No entanto, ainda não era a sua hora e a sua vez. Não está inteiramente maduro, e o processo de individuação está incompleto; é, portanto, necessário prosseguir nas travessias. Assim é que a décima segunda etapa começa com o reconhecimento do arquétipo do velho sábio, arquétipo este duplamente representado no romance pelo velho Borromeu, conforme já mencionado antes, e por Quelemém, espírita kardecista, que vai ampará-lo e aconselhá-lo nessa hora de transição. No futuro, quando o herói narra esses fatos – a travessia na camada da memória –, Quelemém já será compadre do casal Riobaldo e Otacília. Por outro lado, o narrador explica também ao Doutor que, após conhecê-lo, e ao contar a sua estória, conseguiu sair do “lavarinto” em que se encontrava, isto é: aprendeu as verdades escondidas – e finalmente compreendeu-se a si próprio.

Portanto, após a dupla assimilação do arquétipo do velho sábio, Riobaldo está pronto para empreender a última fase de sua viagem iniciática: o encontro com o Si-Mesmo. Deste modo, a décima terceira e penúltima etapa do processo é o regresso do herói ao começo de sua jornada, conforme o esquema sugerido por Hélder Macedo – penúltima travessia. É importante também observar que, para o leitor, essa idéia da trajetória circular fica fortalecida pela referência sub-reptícia ao eterno retorno, conceito mítico por excelência e reforçado por Rosa no final do romance, com o desenho do símbolo do infinito. Vejamos o que diz Macedo sobre essa etapa em uma viagem iniciática:

Para a sua aventura se tornar uma verdadeira iniciação, terá de conseguir expandir a sua identidade pessoal ao ultrapassar sucessivos obstáculos até que, no encontro com a Magna Mater – momento indispensável e objetivo implícito da sua demanda –, tenha assumido o poder paterno de que depende a renovada continuidade da própria comunidade nele personalizada. (Camões e a viagem iniciática, p.33)

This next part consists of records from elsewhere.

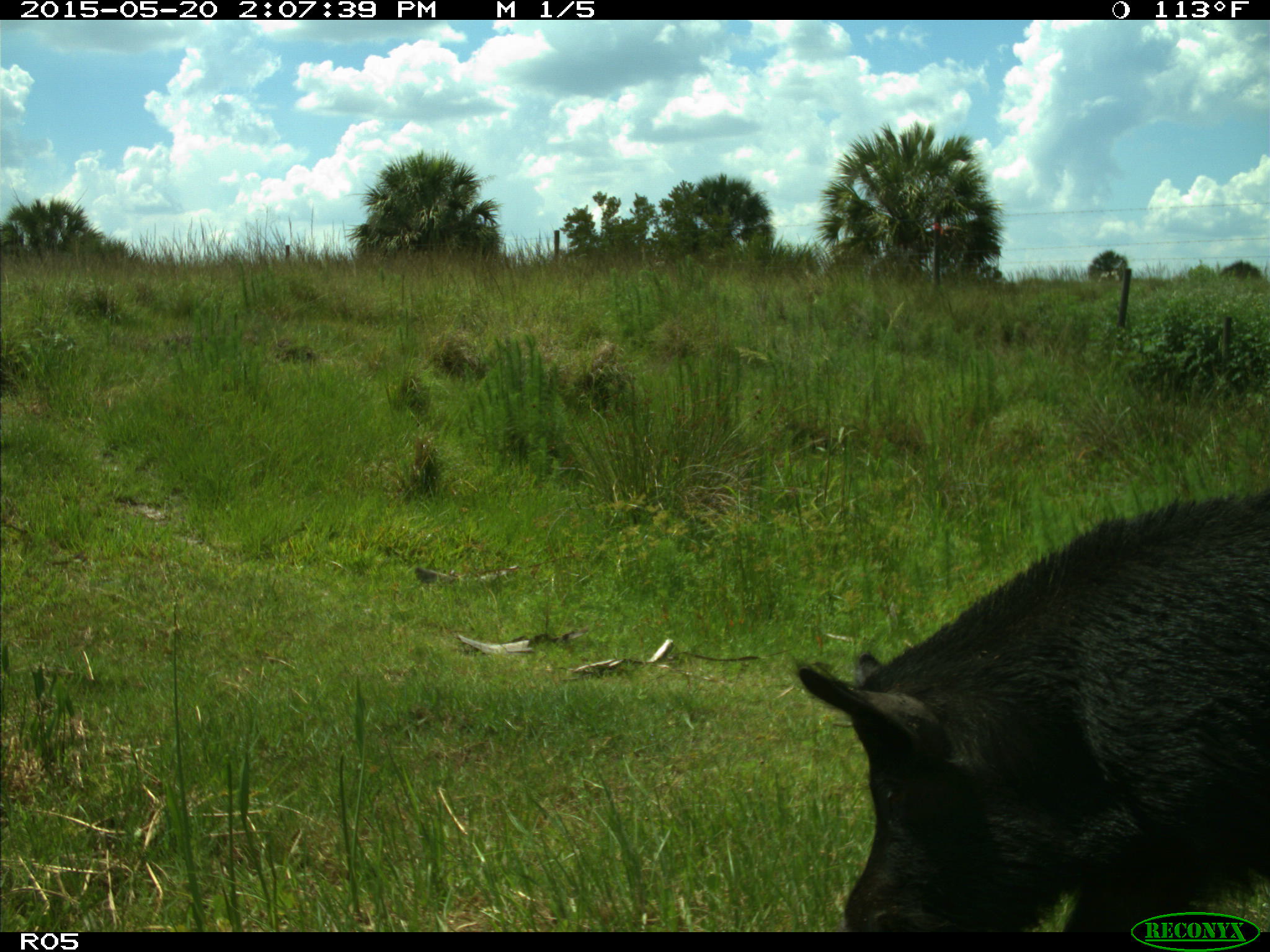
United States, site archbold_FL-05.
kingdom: Animalia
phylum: Chordata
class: Mammalia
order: Artiodactyla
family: Suidae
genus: Sus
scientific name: Sus scrofa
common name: wild boar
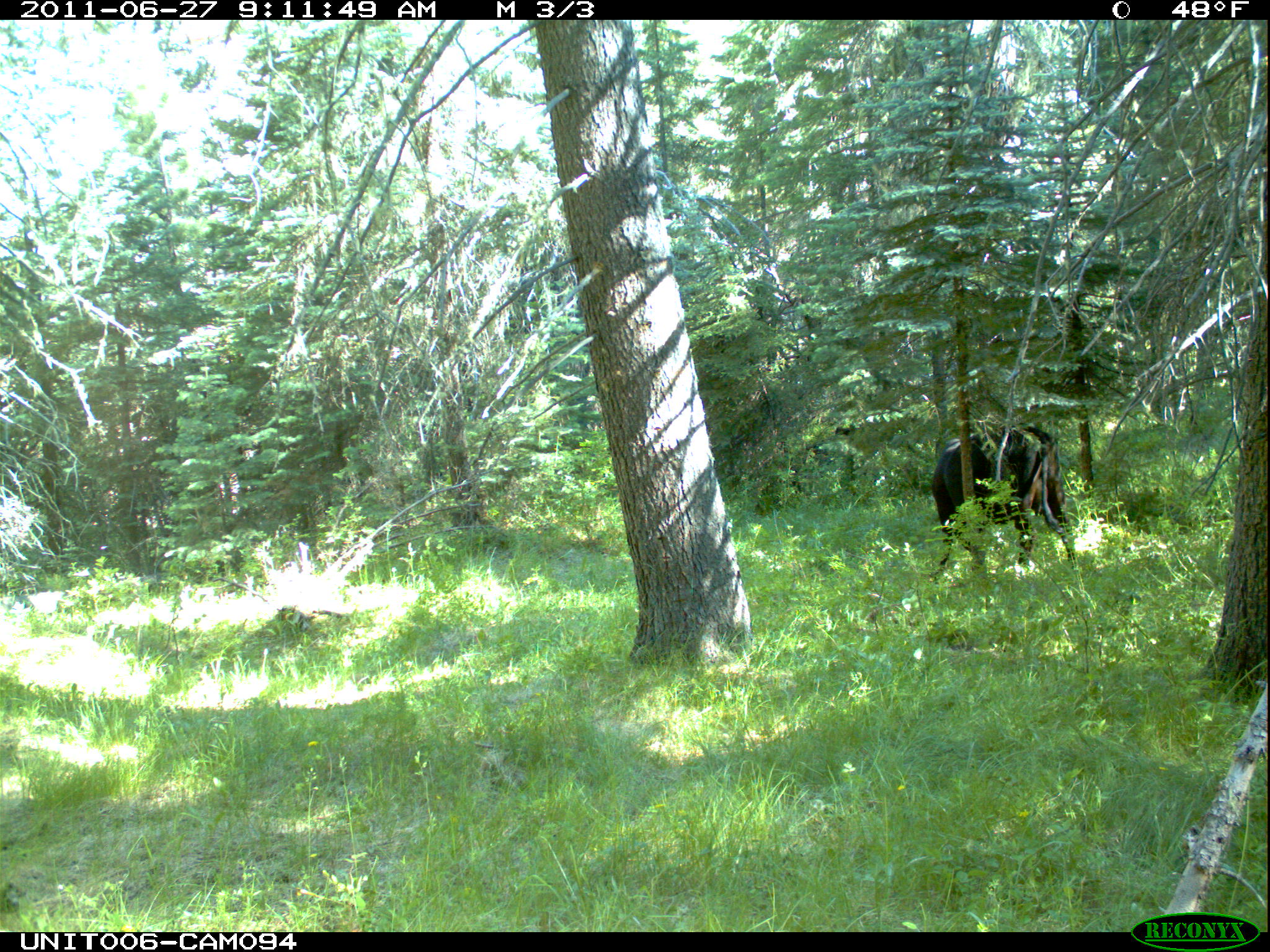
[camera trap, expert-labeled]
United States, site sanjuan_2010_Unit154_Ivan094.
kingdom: Animalia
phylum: Chordata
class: Mammalia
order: Artiodactyla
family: Bovidae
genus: Bos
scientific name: Bos taurus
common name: domestic cow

Assim, após “assumi(r) o poder paterno”, Riobaldo volta às origens. Ele deve estar por volta dos vinte e oito anos, quando abandona a vida de chefe jagunço como o último Rei dos Gerais – estes já de volta ao estado de Cosmos, ordem esta que deve necessariamente prevalecer no tempo do mito. Portanto, a volta ao começo, embora em outro ponto da espiral, encontra-o casado com Otacília e próspero fazendeiro, como seu pai, já que após a morte deste havia herdado todas as suas posses. Na verdade, uma vez que havia sido bem sucedido em ultrapassar e interiorizar a persona, ou seja, a figura de lorde e fazendeiro abastado, ele agora volta a poder usá-la em um outro estágio de seu desenvolvimento psíquico, numa outra sintonia energética: a do arquétipo regido por um sinal positivo. Finalmente, é na São Gregório, de retorno quase ao começo da narrativa cronológica, que ele está contando/cantando sua estória ao Doutor da cidade grande. É assim um homem completo.

Agora a epopéia entra em sua última etapa, sendo o herói nesse momento apresentado como um homem maduro, completo e bem estabelecido na vida, no que se vai configurar como a décima quarta fase de sua viagem, e a quinta e última do processo de individuação. Desta maneira, a travessia – a última – continua no tempo da narração, como uma verdadeira catábase ao reino da memória, tema recorrente em grande parte dos sistemas mitológicos. Por outro lado, mostra-nos que o retorno através da lembrança é a forma privilegiada de acesso do artista à mina de ouro dos fatos culturais guardados no inconsciente coletivo da humanidade, que o autor magicamente desvenda para seu leitor. Assim sendo, com mais essa circunferência fechada, ou seja, após ter assimilado todos os arquétipos anteriores e equilibrado inúmeros opostos, colocando-os em harmonia, pode-se dizer que o herói está “redondo” e que chegou ao estágio do Si-Mesmo, ou Selbst, no esquema de individuação proposto por Jung.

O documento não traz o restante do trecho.